STATED EXERCISE:
Write out precisely the lines beginning with the line that contains "From the capturing" and ending with the last line of the entries, and no other lines.

RECORD EXTRACTS:
_ _ _ _ _ _ _

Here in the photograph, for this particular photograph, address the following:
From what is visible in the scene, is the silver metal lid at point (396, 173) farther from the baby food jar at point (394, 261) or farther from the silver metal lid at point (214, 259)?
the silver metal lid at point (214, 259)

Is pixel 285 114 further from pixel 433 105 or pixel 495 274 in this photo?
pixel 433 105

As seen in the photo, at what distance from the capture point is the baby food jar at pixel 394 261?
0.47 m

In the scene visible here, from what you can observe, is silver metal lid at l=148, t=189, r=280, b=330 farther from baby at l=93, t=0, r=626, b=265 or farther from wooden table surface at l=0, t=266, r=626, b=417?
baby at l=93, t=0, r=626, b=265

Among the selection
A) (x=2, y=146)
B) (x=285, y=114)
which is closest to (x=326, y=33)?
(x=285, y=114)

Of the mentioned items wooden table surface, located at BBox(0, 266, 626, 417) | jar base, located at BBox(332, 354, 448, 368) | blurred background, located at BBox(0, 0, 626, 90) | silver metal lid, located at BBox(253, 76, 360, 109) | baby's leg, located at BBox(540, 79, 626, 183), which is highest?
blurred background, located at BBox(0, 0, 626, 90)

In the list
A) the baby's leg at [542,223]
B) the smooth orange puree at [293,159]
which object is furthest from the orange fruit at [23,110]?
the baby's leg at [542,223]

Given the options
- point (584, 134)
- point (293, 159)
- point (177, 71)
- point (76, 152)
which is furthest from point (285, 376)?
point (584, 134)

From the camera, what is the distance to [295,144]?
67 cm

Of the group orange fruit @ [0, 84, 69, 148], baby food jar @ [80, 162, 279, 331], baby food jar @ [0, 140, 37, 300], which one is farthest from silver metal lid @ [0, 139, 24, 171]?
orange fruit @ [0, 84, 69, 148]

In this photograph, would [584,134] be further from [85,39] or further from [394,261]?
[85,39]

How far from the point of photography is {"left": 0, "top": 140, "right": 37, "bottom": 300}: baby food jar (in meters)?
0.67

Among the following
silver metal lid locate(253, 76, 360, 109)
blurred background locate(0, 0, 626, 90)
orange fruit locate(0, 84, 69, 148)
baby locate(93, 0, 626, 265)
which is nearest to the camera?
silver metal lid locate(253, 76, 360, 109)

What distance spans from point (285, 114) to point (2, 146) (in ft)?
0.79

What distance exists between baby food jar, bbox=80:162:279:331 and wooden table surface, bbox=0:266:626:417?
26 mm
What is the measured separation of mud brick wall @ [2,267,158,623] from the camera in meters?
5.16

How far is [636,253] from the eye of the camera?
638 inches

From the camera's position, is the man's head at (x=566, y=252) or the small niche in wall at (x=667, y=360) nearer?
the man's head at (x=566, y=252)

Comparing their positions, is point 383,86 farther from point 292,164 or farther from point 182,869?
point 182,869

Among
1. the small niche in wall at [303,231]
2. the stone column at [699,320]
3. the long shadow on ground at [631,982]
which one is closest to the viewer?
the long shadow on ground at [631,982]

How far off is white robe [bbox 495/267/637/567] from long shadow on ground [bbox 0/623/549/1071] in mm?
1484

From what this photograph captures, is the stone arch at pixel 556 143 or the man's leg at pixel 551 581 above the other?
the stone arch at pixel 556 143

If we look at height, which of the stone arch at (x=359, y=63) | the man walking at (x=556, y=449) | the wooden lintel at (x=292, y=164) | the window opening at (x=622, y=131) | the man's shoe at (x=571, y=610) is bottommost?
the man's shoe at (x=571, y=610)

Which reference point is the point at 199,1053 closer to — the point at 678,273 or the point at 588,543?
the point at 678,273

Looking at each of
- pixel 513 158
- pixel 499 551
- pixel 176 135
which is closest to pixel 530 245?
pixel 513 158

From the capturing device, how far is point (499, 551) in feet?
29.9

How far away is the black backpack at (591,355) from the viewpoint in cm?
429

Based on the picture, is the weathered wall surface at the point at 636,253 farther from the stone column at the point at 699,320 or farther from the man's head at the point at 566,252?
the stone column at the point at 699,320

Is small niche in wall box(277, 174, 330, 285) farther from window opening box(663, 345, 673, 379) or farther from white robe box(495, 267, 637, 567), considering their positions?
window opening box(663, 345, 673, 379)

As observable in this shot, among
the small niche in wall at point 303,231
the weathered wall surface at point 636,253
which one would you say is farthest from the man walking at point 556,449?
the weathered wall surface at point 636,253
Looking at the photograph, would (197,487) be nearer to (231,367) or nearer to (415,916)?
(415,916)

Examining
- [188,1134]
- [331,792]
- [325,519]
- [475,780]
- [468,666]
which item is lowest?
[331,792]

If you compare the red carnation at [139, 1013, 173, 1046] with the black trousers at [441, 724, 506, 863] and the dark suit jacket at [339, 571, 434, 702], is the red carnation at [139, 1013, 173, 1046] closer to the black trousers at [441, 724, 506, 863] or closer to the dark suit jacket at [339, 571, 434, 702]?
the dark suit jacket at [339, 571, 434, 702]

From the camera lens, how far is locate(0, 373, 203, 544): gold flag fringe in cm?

_ _ _ _ _ _ _

ANSWER TO THE TASK:
From the capturing device, how far is point (499, 551) in feet?
29.9

How far away is the black backpack at (591,355) from the viewpoint in cm?
429

Based on the picture, is the weathered wall surface at the point at 636,253 farther from the stone column at the point at 699,320 or farther from the man's head at the point at 566,252?
the stone column at the point at 699,320

Is small niche in wall box(277, 174, 330, 285) farther from window opening box(663, 345, 673, 379) or farther from white robe box(495, 267, 637, 567), considering their positions?
window opening box(663, 345, 673, 379)

As observable in this shot, among
the small niche in wall at point 303,231
the weathered wall surface at point 636,253
which one would you say is farthest from the man walking at point 556,449?
the weathered wall surface at point 636,253
Looking at the photograph, would (197,487) be nearer to (231,367) or nearer to (415,916)?
(415,916)

Examining
- [188,1134]
- [331,792]
- [325,519]
- [475,780]
- [468,666]
which item is lowest?
[331,792]

If you compare the red carnation at [139, 1013, 173, 1046] with the black trousers at [441, 724, 506, 863] and the dark suit jacket at [339, 571, 434, 702], is the red carnation at [139, 1013, 173, 1046] closer to the black trousers at [441, 724, 506, 863] or closer to the dark suit jacket at [339, 571, 434, 702]?
the dark suit jacket at [339, 571, 434, 702]

From the camera lens, how far is locate(0, 373, 203, 544): gold flag fringe in cm?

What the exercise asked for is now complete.